A study from the University of California showed that the 2012-2016 drought resulted in a loss of more than $600 million to the state’s economy, but California farm and farmworker families don’t have much more to lose. According to figures from the Bureau of Census Data quoted in the UC Berkeley report, a quarter of the state’s farm families have an income below the median federal poverty level ($32,220 for a family of four), while one-third have an income of less than 150 percent of the federal poverty level ($48,330 for a family of four). For families with at least one adult working in other farming occupations, 12 percent earn incomes below the poverty level, with 32 percent earning less than 150 percent of the federal poverty level.
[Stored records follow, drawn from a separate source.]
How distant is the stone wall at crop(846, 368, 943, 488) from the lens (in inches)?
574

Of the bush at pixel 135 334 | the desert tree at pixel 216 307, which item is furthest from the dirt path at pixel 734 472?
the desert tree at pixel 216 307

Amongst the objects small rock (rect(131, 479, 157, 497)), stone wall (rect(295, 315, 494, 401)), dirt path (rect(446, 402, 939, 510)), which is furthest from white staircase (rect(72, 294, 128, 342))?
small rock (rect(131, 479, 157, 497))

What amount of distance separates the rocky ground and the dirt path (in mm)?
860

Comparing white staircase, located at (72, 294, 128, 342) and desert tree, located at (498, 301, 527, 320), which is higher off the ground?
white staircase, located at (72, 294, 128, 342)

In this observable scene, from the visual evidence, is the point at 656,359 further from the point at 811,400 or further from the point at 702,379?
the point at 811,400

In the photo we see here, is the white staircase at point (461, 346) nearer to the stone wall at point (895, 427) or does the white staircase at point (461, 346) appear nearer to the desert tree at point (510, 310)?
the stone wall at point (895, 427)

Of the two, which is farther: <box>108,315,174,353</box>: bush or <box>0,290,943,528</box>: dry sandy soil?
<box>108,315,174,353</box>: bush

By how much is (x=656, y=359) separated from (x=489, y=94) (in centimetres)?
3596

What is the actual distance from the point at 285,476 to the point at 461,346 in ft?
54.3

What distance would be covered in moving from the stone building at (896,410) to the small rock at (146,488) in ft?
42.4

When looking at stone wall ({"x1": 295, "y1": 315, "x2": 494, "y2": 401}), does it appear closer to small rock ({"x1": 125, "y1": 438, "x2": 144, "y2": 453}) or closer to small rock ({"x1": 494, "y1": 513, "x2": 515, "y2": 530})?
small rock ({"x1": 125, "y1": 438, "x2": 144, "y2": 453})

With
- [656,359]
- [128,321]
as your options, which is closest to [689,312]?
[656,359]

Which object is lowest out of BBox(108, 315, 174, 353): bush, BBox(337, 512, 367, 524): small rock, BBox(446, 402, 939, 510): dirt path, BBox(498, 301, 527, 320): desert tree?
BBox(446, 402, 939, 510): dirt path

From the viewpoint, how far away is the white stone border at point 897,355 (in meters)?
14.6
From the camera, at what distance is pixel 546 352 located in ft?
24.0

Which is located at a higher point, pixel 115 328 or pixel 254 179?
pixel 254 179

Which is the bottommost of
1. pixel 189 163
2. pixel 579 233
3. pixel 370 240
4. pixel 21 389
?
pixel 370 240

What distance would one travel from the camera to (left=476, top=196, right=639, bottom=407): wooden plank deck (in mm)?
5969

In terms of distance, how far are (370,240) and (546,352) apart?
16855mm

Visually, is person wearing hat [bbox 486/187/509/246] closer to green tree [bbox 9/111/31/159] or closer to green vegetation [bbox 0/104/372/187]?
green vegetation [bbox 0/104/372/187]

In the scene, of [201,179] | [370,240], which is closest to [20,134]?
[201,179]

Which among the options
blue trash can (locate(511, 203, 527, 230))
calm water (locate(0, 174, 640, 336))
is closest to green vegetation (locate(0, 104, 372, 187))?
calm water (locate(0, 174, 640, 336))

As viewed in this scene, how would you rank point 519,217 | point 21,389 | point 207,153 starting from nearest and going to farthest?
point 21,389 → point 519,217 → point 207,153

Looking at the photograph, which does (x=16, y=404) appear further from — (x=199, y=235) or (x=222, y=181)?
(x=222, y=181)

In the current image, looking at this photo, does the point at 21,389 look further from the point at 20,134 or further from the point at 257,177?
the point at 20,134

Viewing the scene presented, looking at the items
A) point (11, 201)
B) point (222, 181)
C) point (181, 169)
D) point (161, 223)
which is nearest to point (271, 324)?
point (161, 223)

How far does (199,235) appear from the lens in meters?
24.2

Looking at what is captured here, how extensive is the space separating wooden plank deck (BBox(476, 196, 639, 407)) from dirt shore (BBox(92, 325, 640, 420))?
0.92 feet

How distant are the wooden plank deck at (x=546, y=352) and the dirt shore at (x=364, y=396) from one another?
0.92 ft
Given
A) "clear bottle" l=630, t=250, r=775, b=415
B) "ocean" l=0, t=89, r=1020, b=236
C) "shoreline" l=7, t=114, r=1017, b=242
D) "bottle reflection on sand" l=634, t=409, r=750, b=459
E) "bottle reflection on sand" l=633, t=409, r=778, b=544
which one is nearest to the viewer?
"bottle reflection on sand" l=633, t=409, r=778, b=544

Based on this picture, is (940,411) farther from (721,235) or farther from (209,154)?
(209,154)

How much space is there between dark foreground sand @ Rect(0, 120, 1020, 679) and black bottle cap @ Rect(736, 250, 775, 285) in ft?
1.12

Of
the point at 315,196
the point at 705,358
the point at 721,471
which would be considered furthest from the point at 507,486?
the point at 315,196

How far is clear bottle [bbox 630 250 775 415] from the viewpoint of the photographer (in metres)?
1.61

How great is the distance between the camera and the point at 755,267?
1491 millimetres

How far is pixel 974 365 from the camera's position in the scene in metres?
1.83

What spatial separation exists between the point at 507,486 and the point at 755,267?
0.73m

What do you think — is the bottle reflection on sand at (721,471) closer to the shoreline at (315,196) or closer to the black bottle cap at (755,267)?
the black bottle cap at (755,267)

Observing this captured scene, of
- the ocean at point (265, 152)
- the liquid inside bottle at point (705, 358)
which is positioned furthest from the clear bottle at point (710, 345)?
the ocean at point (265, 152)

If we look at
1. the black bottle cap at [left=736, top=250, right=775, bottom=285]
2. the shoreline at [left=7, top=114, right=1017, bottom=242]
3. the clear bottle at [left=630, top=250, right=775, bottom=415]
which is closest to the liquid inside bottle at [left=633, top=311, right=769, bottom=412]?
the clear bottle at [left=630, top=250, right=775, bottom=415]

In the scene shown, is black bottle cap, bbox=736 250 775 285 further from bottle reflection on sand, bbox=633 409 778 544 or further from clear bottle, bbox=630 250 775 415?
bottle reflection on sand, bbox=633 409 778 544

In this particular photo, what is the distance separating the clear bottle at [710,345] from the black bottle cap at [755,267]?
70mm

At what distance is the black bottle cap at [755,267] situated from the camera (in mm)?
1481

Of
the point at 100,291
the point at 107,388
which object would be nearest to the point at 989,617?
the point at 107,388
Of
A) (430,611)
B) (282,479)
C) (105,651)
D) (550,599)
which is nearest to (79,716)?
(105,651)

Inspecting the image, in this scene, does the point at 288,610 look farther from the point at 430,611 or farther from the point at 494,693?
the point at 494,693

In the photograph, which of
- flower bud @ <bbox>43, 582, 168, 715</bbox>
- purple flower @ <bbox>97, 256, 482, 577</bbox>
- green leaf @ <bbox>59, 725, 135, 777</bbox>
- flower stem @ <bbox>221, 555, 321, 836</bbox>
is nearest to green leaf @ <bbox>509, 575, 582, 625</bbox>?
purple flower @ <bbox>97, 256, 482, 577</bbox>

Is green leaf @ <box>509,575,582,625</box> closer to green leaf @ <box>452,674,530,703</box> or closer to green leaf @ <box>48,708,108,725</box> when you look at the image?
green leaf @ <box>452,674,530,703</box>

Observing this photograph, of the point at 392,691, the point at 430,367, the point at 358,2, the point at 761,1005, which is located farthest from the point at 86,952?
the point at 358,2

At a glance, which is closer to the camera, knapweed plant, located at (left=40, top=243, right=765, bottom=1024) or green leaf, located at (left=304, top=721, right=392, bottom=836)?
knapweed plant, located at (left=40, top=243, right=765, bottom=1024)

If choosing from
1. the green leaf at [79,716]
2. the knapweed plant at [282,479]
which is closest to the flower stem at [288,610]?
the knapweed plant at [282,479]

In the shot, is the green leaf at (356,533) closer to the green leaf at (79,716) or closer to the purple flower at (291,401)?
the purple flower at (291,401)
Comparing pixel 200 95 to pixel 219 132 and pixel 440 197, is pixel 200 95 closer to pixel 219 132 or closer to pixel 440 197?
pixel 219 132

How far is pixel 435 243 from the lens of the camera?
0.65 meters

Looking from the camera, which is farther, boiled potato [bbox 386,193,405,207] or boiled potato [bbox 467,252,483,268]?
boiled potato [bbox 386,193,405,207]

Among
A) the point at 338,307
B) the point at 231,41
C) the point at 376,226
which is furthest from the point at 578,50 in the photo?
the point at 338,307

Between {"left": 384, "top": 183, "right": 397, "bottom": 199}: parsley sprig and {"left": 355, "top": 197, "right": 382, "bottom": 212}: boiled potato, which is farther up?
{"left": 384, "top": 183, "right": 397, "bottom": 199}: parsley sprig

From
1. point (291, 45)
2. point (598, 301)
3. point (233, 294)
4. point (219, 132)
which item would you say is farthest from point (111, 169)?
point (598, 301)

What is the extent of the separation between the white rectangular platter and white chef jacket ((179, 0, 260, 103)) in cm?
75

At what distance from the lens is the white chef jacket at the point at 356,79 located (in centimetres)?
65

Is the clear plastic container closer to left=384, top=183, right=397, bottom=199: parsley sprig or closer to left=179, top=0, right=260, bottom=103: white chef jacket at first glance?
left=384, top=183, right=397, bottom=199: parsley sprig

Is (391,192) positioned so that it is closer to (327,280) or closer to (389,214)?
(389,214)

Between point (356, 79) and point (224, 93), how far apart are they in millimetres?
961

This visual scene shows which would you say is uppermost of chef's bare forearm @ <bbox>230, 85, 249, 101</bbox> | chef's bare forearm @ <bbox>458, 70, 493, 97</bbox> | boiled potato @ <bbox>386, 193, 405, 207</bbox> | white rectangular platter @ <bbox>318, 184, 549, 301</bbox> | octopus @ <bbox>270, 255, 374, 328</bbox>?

The UC Berkeley paper recommends direct payments to farmer and farmworker families that would raise incomes to a minimum of $32,000—a small but significant step toward economic justice for independent farmers and farmworkers in a state with one of the highest costs of living. Payments would be based on income level rather than farm size to direct funds to those with the most need and include those who lease rather than own the land they farm. California approved the country’s first guaranteed basic income program last year, so the state’s Department of Social Services has the infrastructure in place to implement such a program.
Nguyen sees the initiative as an opportunity to right a long-standing wrong at a time when California just experienced its second-driest year on record—and is weighing how to allocate a $97.5-billion budget surplus. The state also has the largest agricultural economy in the US, employing more than 400,000 workers and growing one-third of the country’s vegetables and two-thirds of its fruit and nuts, including 36 percent of US organic farm production.
”If you ate something today, it was probably from California,” Nguyen says. “We should be able to invest in the people who are ensuring that so many people across the country are able to eat.”